--- Task inputs ---
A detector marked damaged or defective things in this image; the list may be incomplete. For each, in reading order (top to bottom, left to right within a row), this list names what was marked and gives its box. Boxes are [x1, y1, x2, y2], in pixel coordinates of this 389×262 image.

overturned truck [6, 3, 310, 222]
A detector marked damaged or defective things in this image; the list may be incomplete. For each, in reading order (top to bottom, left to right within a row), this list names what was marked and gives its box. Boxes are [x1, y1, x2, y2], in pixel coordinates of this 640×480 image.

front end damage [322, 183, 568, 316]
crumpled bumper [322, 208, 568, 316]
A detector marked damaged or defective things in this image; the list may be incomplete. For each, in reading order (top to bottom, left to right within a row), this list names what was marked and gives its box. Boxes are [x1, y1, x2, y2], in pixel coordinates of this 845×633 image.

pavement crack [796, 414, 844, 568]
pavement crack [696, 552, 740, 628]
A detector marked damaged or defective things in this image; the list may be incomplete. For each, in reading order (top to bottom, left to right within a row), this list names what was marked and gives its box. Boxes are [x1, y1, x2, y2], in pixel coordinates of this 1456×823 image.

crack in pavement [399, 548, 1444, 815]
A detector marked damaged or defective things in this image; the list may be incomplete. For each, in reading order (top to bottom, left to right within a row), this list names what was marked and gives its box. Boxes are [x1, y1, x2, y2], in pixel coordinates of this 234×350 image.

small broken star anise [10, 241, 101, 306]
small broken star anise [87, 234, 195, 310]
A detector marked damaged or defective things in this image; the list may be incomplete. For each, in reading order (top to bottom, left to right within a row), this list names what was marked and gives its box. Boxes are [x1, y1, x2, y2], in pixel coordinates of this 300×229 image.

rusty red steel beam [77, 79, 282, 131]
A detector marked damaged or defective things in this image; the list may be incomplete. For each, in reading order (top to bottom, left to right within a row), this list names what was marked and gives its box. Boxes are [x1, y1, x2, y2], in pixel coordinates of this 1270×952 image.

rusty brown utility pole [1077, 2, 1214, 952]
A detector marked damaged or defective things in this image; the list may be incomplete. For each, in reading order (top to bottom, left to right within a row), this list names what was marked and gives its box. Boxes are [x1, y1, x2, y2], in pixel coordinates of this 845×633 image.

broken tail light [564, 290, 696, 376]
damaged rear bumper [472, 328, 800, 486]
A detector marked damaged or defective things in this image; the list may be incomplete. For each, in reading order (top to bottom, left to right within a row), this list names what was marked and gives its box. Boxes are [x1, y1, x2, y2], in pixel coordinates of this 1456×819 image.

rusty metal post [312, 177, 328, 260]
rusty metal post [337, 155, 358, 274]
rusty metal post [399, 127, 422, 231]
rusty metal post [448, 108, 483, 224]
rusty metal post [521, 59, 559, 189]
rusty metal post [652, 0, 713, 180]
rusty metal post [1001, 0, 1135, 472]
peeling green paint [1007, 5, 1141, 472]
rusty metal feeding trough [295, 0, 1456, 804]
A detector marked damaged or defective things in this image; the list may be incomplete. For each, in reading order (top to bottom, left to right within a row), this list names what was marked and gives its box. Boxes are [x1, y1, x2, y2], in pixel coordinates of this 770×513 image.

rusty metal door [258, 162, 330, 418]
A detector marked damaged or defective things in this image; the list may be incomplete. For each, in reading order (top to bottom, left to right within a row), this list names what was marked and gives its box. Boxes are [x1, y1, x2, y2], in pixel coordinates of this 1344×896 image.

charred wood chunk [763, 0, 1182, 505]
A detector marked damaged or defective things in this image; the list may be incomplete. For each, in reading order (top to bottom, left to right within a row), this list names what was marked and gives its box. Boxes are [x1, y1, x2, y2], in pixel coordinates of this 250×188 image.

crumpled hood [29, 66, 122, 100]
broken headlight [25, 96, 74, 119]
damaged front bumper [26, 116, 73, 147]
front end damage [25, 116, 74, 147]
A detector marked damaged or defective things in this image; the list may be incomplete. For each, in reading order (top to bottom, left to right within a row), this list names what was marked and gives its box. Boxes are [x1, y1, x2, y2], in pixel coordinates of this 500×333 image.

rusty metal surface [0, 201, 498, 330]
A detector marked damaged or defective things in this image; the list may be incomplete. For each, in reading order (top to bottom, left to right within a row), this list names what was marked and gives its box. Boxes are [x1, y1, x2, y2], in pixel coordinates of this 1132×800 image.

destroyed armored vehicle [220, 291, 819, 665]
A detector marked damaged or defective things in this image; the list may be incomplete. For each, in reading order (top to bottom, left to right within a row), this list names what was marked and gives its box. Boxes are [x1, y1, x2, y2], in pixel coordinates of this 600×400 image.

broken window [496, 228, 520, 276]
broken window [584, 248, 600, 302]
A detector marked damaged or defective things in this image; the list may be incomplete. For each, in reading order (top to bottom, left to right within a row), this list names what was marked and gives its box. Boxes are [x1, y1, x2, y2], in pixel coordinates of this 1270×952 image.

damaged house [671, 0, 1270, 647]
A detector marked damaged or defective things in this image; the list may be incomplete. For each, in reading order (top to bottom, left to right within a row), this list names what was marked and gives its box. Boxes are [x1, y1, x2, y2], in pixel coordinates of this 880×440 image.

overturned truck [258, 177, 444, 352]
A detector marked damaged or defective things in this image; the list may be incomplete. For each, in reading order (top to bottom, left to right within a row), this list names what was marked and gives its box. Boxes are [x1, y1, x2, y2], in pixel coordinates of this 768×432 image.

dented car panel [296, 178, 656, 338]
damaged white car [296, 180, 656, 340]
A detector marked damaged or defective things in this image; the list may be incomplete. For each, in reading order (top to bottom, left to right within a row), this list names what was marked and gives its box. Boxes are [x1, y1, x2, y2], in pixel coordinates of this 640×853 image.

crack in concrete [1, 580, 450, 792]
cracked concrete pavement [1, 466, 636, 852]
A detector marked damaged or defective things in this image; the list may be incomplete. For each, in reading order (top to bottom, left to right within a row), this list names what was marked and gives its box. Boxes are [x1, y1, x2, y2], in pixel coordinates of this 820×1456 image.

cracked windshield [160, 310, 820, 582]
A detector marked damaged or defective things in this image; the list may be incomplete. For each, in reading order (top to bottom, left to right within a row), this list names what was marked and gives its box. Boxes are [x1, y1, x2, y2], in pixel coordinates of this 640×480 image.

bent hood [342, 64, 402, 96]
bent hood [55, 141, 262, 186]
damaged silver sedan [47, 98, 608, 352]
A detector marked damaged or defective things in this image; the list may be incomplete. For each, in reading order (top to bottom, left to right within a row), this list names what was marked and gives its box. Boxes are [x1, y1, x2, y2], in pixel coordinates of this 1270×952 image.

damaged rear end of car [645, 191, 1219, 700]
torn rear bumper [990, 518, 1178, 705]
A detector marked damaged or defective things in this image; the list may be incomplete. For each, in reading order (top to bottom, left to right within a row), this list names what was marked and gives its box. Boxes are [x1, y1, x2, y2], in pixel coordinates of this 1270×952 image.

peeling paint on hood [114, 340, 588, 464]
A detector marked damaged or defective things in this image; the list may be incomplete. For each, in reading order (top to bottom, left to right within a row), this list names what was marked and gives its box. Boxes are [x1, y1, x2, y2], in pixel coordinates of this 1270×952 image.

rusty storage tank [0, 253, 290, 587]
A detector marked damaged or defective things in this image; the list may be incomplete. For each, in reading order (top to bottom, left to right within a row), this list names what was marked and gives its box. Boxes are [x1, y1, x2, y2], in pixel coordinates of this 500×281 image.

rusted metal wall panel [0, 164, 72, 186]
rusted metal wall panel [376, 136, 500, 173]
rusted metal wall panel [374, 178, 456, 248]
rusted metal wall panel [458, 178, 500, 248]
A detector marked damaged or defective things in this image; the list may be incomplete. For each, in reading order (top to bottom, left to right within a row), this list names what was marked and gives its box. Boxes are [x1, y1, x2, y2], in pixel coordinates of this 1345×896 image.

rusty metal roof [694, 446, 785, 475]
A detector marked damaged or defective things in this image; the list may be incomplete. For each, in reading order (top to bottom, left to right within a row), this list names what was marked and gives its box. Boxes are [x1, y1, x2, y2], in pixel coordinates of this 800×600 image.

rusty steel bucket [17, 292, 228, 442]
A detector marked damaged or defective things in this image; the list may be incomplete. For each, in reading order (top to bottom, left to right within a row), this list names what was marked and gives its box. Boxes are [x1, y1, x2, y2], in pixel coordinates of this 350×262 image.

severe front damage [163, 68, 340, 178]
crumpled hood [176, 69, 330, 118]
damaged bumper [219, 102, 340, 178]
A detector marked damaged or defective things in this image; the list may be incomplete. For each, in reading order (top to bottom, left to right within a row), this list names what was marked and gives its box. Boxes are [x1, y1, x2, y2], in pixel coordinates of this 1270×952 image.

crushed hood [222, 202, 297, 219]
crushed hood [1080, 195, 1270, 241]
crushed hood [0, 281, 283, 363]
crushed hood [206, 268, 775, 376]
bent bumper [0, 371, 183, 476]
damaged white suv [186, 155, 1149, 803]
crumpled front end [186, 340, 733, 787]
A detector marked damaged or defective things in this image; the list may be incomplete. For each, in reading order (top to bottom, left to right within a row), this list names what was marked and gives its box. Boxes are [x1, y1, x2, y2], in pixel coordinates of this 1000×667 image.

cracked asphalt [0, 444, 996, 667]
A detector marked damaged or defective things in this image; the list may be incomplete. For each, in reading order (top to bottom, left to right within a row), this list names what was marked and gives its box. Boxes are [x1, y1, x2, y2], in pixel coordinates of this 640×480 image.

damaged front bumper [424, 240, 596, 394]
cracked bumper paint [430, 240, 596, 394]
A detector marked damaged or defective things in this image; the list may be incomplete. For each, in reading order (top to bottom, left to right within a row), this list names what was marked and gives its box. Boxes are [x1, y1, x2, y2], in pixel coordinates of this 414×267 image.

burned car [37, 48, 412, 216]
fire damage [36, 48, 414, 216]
---
Reproduce verbatim the stretch of items from the line containing "this 414×267 image." through the end of the items, including both ends.

### [Result of this exercise]
A detector marked damaged or defective things in this image; the list may be incomplete. For each, in reading order (top to bottom, left to right within a row), this list names what was marked and gives its box. Boxes are [x1, y1, x2, y2], in pixel coordinates of this 414×267 image.

burned car [37, 48, 412, 216]
fire damage [36, 48, 414, 216]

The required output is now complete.